TEXT UNDER STUDY:
6. The Apothecary’s Shop

We now enter an early–nineteenth-century apothecary shop, donated to the University by the pharmacist Giuseppe Maggioni, complete with original furniture, fittings, and instruments. Here the evolution of the pharmacopoeia is illustrated, from medicinal herbs to the synthetic drugs of modern times.

In 1533, the University of Padua appointed Francesco Bonafede professor of “lectùra sèmplicium” for the teaching of how to recognize plants with healing properties. For this purpose, the professor had in mind a herb garden – founded later, in 1545 – and an apothecary’s shop. It was not until Maggioni made his donation a few years ago, however, that the apothecary’s shop was added to the botanical garden and its heritage. The jars, bottles, spatulas, mortars, scales, and curiosities (like a label-printing machine, for example) tell us what the apothecary did, what their tools were, and what “ingredients” were used to produce remedies.

Of these, the most famous medication in the history of medicine is theriàca, considered for over a thousand years a panacea, an infallible remedy. Its key ingredient was viper flesh, believed to contain not only the poison but the antidote too. Theriàca was handed down in all recipe books until the nineteenth century, as were the plants found here, including poisonous varieties.

RECORDS SHOWN:
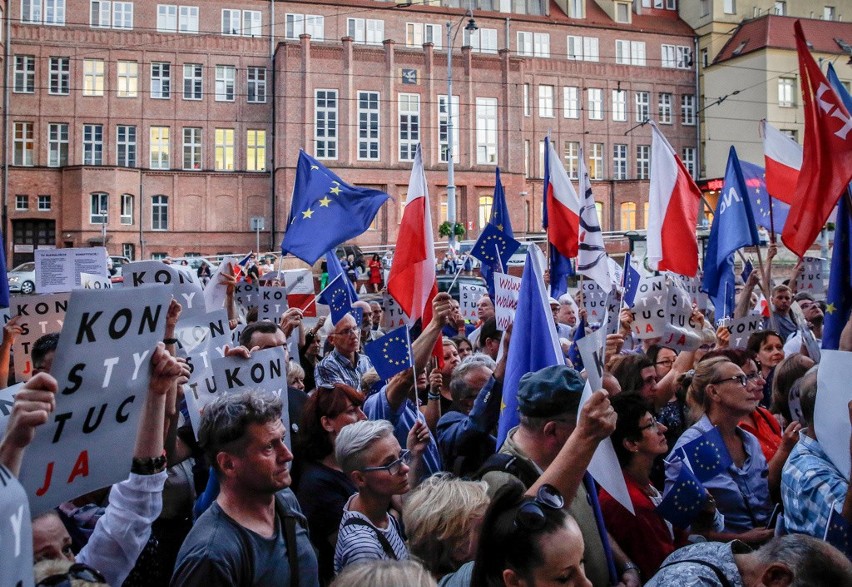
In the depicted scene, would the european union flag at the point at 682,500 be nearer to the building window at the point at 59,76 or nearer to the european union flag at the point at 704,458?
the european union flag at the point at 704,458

---

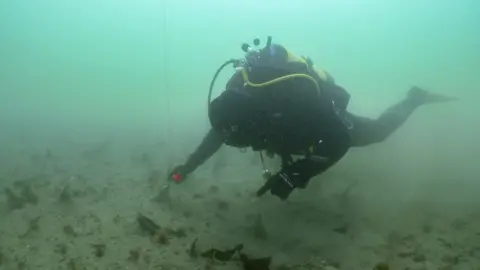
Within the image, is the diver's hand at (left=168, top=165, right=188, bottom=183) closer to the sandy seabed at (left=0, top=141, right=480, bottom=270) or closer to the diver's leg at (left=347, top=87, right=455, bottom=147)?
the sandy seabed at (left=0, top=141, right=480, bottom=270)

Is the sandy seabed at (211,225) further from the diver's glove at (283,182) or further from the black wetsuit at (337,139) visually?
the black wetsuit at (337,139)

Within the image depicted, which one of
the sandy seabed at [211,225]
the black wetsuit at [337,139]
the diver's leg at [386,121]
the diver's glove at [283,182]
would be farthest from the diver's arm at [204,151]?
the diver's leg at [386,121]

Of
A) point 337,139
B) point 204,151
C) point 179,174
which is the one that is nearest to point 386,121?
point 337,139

EXERCISE REQUIREMENTS:
[A] Translate this sentence from the apothecary's shop text into French: "Its key ingredient was viper flesh, believed to contain not only the poison but the antidote too."
[B] Copy the apothecary's shop text from "6. The Apothecary’s" to "of modern times.".

LIST OF SOLUTIONS:
[A] Son ingrédient principal était la chair de vipère, que l'on croyait contenir non seulement le poison, mais aussi l'antidote.

[B]
6. The Apothecary’s Shop

We now enter an early–nineteenth-century apothecary shop, donated to the University by the pharmacist Giuseppe Maggioni, complete with original furniture, fittings, and instruments. Here the evolution of the pharmacopoeia is illustrated, from medicinal herbs to the synthetic drugs of modern times.